With the novel coronavirus pandemic accelerating a shift towards online shopping, video streaming and other technologies, the indication that the largest US companies have expanded their businesses and outperformed smaller rivals this year as majorly upbeat quarterly results were reported by Facebook, Google-parent Alphabet and Amazon, as well as Microsoft which reported strong third quarter performance earlier this week.
While issuing some caution for the future, strong rises in advertising sales were reported by both Alphabet and Facebook. 2021 could be a difficult year because of pandemic related uncertainty, said Facebook, which is known to mostly be conservative with its forecasts.
While Alphabet’s stocks surged 7 per cent, there was a 1 per cent drop in Facebook’s stocks.
“These results are testament to the incredible strength of the Google franchise,” said Nicholas Hyett, an equity analyst at Hargreaves Lansdown. “Where other marketing driven businesses are struggling as advertisers become more cost conscious, it seems some of the cash is in fact finding its way to the internet search giant.”
But after its iPhone sales missed estimates, there was a 5 per cent fall in the stocks of Apple even on the back of the company’s quarterly revenue and profit beating market expectations.
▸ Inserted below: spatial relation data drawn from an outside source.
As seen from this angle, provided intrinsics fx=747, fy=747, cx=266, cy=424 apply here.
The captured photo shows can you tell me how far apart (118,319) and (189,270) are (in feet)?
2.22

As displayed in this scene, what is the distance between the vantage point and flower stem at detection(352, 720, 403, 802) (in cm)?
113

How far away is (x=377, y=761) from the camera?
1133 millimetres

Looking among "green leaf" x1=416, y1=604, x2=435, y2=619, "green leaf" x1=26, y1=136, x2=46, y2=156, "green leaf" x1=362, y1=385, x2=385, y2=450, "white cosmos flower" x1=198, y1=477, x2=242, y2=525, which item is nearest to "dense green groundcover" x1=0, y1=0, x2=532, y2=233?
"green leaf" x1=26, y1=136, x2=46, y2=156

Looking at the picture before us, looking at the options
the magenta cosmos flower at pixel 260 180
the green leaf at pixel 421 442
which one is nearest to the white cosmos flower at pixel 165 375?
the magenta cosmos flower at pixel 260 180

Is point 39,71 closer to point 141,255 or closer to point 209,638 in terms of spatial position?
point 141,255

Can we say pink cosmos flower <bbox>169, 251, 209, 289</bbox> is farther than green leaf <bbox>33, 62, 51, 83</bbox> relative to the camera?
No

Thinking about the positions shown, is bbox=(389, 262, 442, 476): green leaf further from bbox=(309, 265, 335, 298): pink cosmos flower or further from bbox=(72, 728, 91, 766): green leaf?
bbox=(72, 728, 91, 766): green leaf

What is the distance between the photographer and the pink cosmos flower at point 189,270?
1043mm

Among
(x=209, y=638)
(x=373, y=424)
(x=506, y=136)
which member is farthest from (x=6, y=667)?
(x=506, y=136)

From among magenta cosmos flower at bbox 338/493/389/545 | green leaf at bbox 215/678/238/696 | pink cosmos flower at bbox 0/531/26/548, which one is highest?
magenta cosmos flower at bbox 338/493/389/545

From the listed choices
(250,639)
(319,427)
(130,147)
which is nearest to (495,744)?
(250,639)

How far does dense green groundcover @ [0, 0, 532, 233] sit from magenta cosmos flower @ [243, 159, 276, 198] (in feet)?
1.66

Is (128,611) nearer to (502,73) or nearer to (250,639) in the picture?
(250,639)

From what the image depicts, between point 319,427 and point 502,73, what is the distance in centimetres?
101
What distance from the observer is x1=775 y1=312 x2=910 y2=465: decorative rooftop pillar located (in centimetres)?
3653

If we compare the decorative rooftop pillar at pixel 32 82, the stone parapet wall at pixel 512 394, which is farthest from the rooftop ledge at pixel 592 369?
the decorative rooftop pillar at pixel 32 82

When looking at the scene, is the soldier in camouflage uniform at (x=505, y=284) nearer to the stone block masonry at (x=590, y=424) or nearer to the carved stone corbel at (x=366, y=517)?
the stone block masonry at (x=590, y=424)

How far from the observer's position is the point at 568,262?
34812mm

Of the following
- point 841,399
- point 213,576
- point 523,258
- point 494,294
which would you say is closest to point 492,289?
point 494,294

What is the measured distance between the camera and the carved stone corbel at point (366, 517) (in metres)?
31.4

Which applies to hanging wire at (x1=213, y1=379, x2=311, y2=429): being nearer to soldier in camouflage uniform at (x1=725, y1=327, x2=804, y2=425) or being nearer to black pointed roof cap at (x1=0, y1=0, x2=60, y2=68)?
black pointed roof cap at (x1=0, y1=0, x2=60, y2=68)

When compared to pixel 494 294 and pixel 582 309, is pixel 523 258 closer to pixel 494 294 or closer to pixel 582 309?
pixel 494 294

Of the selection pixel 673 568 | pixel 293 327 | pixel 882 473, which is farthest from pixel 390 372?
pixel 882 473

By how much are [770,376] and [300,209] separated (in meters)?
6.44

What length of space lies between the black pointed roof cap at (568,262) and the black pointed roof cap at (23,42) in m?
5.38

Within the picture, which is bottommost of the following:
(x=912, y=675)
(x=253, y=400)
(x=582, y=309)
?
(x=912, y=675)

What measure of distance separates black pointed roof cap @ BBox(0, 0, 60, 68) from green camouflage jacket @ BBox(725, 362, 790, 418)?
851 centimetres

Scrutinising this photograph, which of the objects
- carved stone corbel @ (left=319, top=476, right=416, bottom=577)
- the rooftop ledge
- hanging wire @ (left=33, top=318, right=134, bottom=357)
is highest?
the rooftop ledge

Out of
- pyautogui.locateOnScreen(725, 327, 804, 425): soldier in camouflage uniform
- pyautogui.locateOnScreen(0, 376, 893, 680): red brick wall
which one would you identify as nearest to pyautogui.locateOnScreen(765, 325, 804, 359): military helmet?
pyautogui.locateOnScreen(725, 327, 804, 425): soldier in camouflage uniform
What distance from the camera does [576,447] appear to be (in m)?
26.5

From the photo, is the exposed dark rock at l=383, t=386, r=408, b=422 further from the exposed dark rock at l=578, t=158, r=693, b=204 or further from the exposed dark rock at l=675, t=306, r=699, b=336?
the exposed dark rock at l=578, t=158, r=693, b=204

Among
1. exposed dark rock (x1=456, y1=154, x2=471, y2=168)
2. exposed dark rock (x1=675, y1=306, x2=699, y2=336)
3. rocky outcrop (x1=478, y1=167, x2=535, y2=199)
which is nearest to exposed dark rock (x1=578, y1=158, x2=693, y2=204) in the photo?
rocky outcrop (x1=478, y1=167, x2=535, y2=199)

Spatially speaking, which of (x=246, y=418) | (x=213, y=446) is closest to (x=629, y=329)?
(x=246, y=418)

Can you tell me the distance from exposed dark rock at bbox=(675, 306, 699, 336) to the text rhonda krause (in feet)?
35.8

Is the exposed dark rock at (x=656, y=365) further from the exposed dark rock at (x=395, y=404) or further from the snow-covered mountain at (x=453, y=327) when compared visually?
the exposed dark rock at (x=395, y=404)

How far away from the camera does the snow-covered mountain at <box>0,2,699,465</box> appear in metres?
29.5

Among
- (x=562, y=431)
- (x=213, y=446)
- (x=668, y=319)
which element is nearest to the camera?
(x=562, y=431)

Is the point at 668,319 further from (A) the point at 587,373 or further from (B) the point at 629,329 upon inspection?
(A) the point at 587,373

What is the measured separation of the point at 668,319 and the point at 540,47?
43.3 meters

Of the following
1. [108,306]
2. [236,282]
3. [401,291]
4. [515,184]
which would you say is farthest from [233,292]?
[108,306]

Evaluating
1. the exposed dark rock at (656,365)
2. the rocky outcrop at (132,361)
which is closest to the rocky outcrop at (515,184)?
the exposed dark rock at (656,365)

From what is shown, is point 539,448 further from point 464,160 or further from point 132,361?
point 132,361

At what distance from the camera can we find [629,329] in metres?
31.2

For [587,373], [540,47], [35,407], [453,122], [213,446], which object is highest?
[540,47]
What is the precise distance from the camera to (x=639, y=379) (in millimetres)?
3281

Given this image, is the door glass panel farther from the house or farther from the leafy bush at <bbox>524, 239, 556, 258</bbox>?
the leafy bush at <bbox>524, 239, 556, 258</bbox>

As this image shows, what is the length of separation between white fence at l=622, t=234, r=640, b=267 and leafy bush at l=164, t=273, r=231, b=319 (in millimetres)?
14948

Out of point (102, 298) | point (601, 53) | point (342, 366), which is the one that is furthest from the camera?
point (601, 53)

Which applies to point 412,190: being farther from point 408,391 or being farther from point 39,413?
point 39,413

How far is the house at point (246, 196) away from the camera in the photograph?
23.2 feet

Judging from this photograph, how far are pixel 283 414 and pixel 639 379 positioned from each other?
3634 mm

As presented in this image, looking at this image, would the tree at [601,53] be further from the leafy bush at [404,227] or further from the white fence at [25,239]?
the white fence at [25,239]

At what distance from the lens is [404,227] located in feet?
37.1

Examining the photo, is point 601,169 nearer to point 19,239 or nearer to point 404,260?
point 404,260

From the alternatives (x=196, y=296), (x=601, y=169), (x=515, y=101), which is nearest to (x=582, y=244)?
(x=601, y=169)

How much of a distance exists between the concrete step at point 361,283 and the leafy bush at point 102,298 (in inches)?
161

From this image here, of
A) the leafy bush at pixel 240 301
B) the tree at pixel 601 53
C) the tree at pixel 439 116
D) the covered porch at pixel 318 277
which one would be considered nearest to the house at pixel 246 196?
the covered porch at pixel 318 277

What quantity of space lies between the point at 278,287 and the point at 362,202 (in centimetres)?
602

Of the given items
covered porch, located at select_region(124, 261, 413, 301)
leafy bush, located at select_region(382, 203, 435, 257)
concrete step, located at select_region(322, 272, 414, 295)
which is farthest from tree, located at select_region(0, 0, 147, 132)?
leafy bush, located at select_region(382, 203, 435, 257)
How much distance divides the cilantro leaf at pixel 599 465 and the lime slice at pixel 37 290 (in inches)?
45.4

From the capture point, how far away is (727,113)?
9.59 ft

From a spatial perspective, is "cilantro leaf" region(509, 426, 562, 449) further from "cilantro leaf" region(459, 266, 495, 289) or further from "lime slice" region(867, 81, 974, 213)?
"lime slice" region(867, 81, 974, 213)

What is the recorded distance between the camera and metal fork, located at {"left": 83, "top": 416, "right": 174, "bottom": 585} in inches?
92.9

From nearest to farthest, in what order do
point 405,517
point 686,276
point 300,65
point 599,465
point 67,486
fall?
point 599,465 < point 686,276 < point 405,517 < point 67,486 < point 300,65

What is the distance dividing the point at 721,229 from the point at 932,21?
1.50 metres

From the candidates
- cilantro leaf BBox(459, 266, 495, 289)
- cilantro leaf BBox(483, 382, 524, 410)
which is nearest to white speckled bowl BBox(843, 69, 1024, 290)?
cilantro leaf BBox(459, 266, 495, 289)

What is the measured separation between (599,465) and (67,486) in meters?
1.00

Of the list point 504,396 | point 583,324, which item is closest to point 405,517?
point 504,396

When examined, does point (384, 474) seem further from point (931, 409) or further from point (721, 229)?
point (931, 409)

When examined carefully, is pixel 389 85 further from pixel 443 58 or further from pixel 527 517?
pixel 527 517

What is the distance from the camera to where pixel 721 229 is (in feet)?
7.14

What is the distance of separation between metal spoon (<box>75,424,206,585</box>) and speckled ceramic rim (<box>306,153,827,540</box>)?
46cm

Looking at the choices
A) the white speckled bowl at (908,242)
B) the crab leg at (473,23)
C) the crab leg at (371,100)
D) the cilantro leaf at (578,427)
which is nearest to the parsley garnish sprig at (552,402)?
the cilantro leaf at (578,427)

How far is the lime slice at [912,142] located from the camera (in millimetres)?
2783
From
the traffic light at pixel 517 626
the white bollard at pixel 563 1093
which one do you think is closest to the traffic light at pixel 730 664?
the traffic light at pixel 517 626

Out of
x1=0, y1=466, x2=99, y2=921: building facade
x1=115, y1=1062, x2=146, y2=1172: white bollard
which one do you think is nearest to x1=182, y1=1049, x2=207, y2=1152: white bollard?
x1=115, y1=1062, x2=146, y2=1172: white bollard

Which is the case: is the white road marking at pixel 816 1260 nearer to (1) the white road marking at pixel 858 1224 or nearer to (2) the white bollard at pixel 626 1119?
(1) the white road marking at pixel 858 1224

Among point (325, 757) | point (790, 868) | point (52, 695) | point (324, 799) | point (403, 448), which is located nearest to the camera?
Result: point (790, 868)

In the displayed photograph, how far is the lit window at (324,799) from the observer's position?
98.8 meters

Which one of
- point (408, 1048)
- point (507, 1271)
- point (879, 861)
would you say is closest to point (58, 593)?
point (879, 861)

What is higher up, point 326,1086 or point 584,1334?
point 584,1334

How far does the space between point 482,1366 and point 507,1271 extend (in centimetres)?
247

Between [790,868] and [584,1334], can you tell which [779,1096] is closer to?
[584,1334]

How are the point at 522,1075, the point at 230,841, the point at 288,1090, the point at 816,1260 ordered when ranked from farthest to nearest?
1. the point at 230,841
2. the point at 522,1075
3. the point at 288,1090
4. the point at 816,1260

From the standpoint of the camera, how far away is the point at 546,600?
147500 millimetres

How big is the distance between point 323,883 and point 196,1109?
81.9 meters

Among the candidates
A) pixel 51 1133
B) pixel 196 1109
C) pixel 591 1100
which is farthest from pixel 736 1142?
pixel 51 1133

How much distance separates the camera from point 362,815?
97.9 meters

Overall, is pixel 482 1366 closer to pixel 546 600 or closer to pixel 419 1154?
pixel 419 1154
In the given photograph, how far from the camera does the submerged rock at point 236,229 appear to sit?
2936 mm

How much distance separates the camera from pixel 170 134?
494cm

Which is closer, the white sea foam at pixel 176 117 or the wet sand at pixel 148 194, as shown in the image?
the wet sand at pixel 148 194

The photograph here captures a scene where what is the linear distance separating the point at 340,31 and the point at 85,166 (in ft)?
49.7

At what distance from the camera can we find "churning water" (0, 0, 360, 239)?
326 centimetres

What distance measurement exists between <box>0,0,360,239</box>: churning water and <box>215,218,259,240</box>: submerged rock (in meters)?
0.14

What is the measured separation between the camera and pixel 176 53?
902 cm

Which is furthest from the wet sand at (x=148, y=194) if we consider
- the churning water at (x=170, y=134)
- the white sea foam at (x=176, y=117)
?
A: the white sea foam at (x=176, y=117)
That resulted in the wiping out of $100 billion from the stock market value of the iPhone maker.
According to IBES data from Refinitiv, analysts expected a 13 per cent drop during the third quarter in the aggregate S&P 500 earnings, compared to a rise of 4.5 per cent rise in the earnings from the tech sector, which includes Apple, Microsoft and many other of the largest companies in the index.
Twitter shares went 17 per cent lower after thee number of new users reported by the social media company was lower than what Wall Street as expecting.
And despite the e-commerce giant Amazon reporting record quarterly profit and forecasting an increase in holiday sales, there was a 2 per cent drop in the shares of the company after the company said it expected an increase in costs related to the pandemic.
According to a research note from Bespoke Investment Group on Thursday, there would be a drop of about 4 per cent in 2020 in the S&P 500 without the so-called FAANG stocks - Facebook, Apple, Amazon, Netflix and Alphabet, while the index has risen by 2 per cent sop fat this year.
“Due to both the huge weight of these stocks and their outperformance, the market has become more reliant on them than ever before for its gains,” according to Bespoke.